**TEXT FOR ANALYSIS**.
----
When the public doesn’t trust you
By Sulfikar Amir |
One day in August 2013, hundreds of motorcycle-riding students converged on a government office in Indonesia's South Bangka District. They came with a demand—not that tuition increases be reversed, or that job opportunities for young people be prioritized, but that the district head denounce plans to construct the country's first nuclear power plant on Bangka Island. The district head demurred, but an antinuclear movement persists on Bangka Island and in much of the country. Indonesians simply don't trust their government to get nuclear power right.
Following the accident at the Fukushima Daiichi Nuclear Power Station, one might have expected nuclear power to lose much of its appeal. But in many developing countries, Indonesia among them, the desire for nuclear power has remained strong among officials, even if publics may harbor deep concerns about governmental ability to operate nuclear facilities.
To understand the dynamics of nuclear politics in Indonesia, it is useful to understand the nation's recent economic history—this is the backdrop against which the pronuclear and antinuclear camps make their cases. In the last years of the 20th century, Indonesia suffered through a bitter financial crisis. It experienced a few years of malaise thereafter. But over the past decade or so, Indonesia has achieved remarkable economic growth. Due partly to the government's efforts to battle deindustrialization, along with a program of liberalization that has included the opening of domestic markets to international products and investment, Indonesia has become one of the world's more important emerging economies. It is a member of the Group of Twenty (G-20). Its gross domestic product in 2012 was $878 billion—more than nine times its level in 1998, during the depths of the Asian Financial Crisis.
----
**RECORDED INFORMATION**.

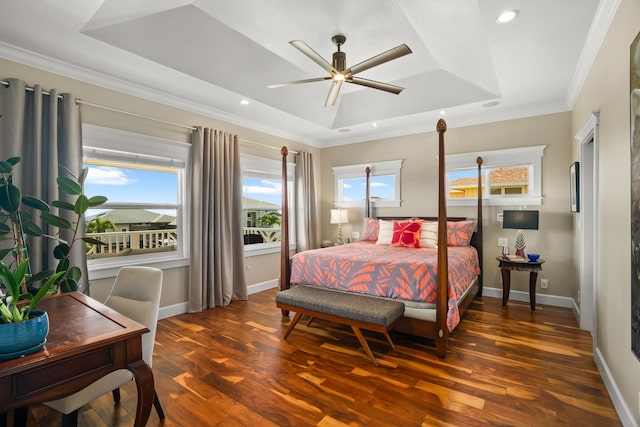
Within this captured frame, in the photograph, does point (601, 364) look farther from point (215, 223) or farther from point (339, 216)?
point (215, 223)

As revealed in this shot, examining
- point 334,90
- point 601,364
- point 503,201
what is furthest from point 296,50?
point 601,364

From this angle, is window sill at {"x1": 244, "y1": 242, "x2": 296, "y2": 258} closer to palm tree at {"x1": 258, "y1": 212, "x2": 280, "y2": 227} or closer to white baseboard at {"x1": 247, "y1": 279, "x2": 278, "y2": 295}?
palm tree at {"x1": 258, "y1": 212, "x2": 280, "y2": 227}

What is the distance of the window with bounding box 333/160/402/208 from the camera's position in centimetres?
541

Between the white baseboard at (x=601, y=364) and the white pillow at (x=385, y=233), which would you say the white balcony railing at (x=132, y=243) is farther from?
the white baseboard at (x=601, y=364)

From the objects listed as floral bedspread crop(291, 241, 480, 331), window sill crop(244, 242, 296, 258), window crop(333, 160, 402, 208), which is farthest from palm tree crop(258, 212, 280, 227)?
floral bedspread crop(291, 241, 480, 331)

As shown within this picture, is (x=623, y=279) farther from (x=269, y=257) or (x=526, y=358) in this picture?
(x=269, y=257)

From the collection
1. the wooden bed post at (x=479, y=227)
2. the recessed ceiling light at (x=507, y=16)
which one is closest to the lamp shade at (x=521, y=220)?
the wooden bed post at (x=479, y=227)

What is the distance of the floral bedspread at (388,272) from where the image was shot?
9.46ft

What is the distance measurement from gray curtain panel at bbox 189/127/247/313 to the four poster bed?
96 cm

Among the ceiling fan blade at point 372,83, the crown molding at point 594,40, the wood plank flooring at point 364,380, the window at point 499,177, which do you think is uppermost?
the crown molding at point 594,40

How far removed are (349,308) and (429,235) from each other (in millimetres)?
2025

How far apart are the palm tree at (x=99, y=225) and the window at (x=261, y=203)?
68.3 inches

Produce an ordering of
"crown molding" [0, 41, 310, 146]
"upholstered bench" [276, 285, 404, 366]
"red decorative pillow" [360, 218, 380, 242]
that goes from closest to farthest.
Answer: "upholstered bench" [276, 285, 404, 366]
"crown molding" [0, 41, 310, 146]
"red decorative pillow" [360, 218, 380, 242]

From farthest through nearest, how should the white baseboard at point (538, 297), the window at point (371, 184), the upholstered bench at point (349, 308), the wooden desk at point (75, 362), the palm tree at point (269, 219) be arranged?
----
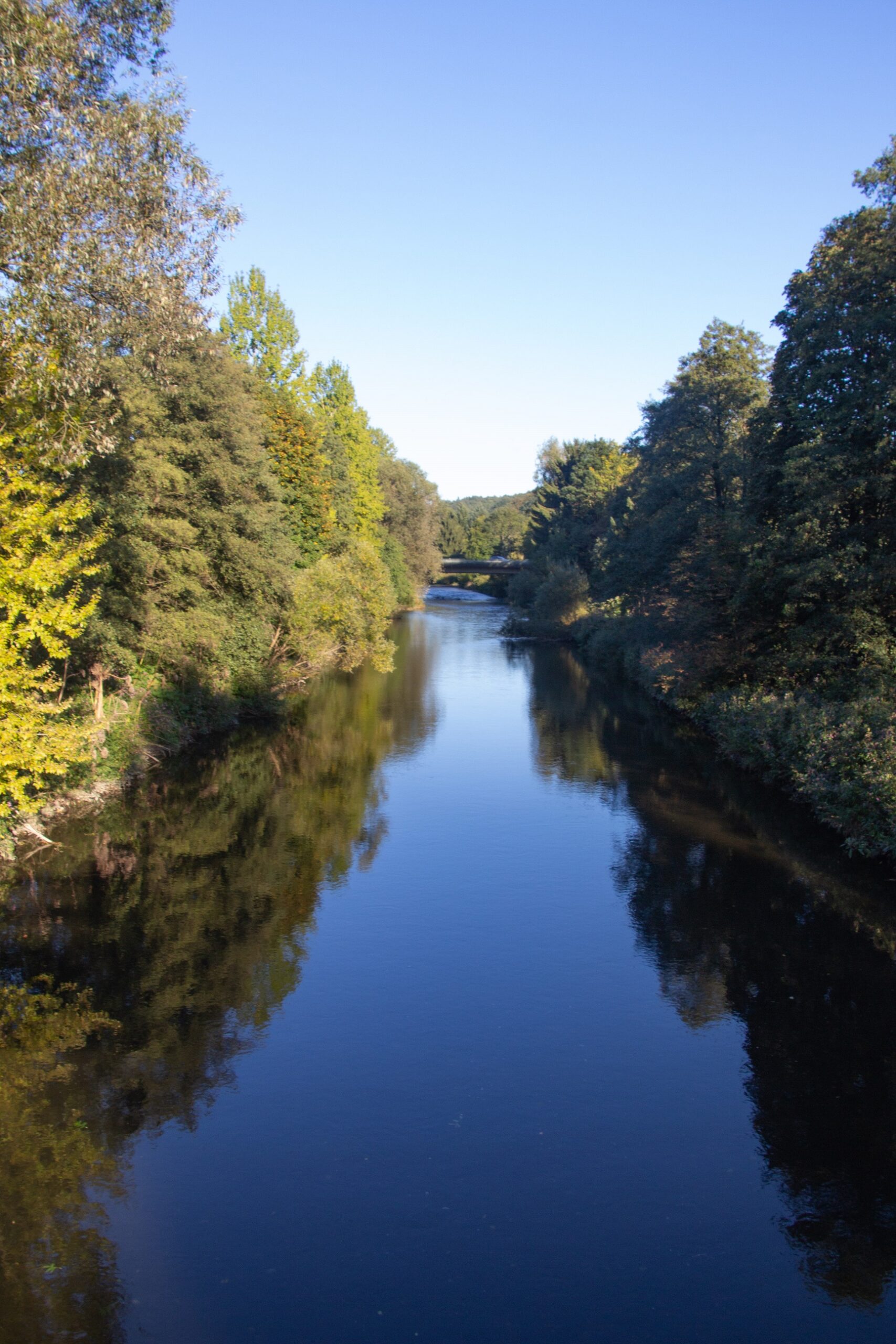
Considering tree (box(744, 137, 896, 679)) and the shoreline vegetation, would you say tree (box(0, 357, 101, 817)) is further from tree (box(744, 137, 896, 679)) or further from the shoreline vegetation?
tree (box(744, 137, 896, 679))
----
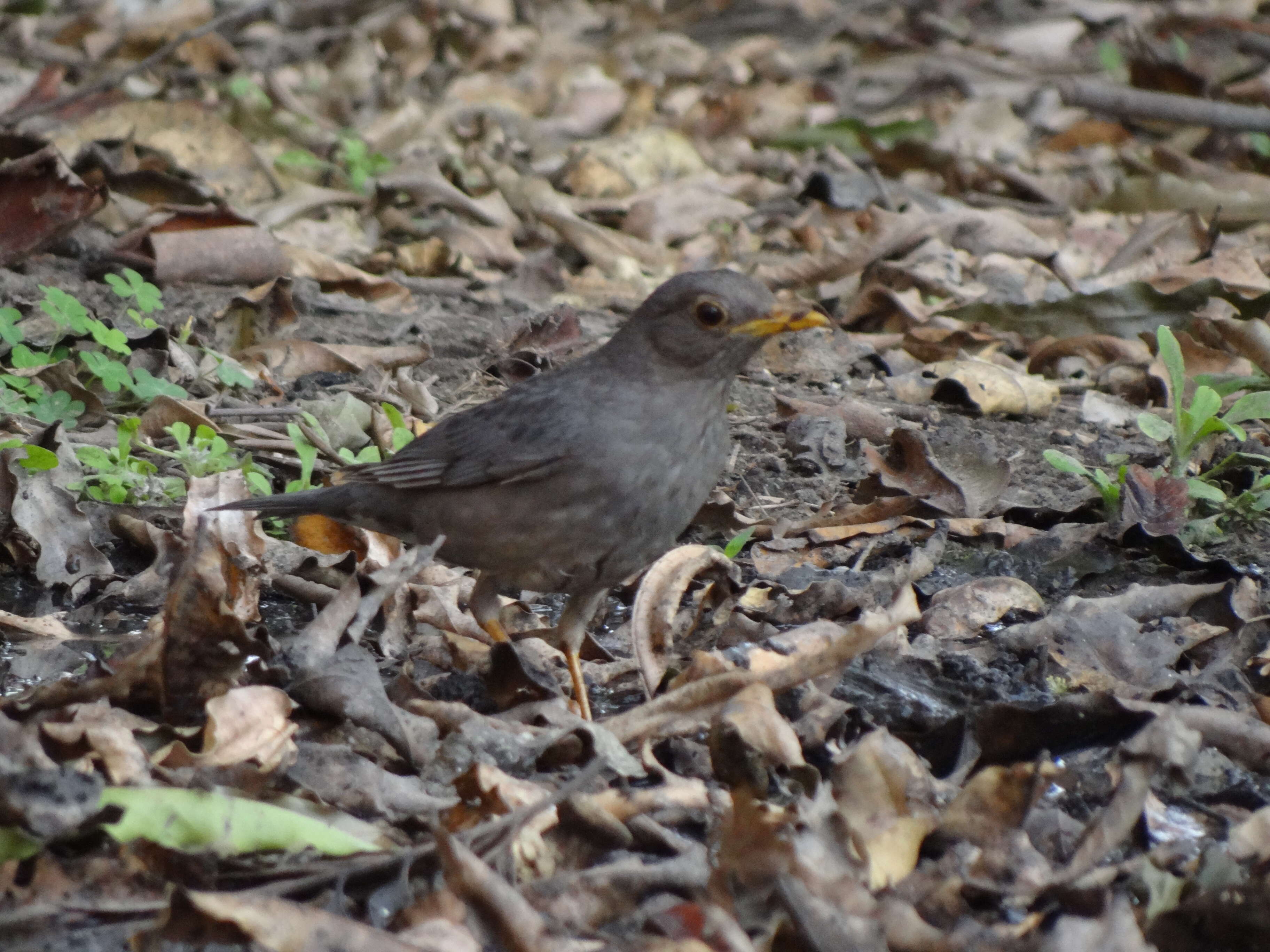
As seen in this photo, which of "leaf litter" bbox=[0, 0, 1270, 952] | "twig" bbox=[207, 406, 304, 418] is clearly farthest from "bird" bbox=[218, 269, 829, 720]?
----
**EXERCISE REQUIREMENTS**. Copy out the article above about nuclear power and public distrust in Indonesia word for word, from its title to its final sentence.

**SOLUTION TO THIS EXERCISE**.
When the public doesn’t trust you
By Sulfikar Amir |
One day in August 2013, hundreds of motorcycle-riding students converged on a government office in Indonesia's South Bangka District. They came with a demand—not that tuition increases be reversed, or that job opportunities for young people be prioritized, but that the district head denounce plans to construct the country's first nuclear power plant on Bangka Island. The district head demurred, but an antinuclear movement persists on Bangka Island and in much of the country. Indonesians simply don't trust their government to get nuclear power right.
Following the accident at the Fukushima Daiichi Nuclear Power Station, one might have expected nuclear power to lose much of its appeal. But in many developing countries, Indonesia among them, the desire for nuclear power has remained strong among officials, even if publics may harbor deep concerns about governmental ability to operate nuclear facilities.
To understand the dynamics of nuclear politics in Indonesia, it is useful to understand the nation's recent economic history—this is the backdrop against which the pronuclear and antinuclear camps make their cases. In the last years of the 20th century, Indonesia suffered through a bitter financial crisis. It experienced a few years of malaise thereafter. But over the past decade or so, Indonesia has achieved remarkable economic growth. Due partly to the government's efforts to battle deindustrialization, along with a program of liberalization that has included the opening of domestic markets to international products and investment, Indonesia has become one of the world's more important emerging economies. It is a member of the Group of Twenty (G-20). Its gross domestic product in 2012 was $878 billion—more than nine times its level in 1998, during the depths of the Asian Financial Crisis.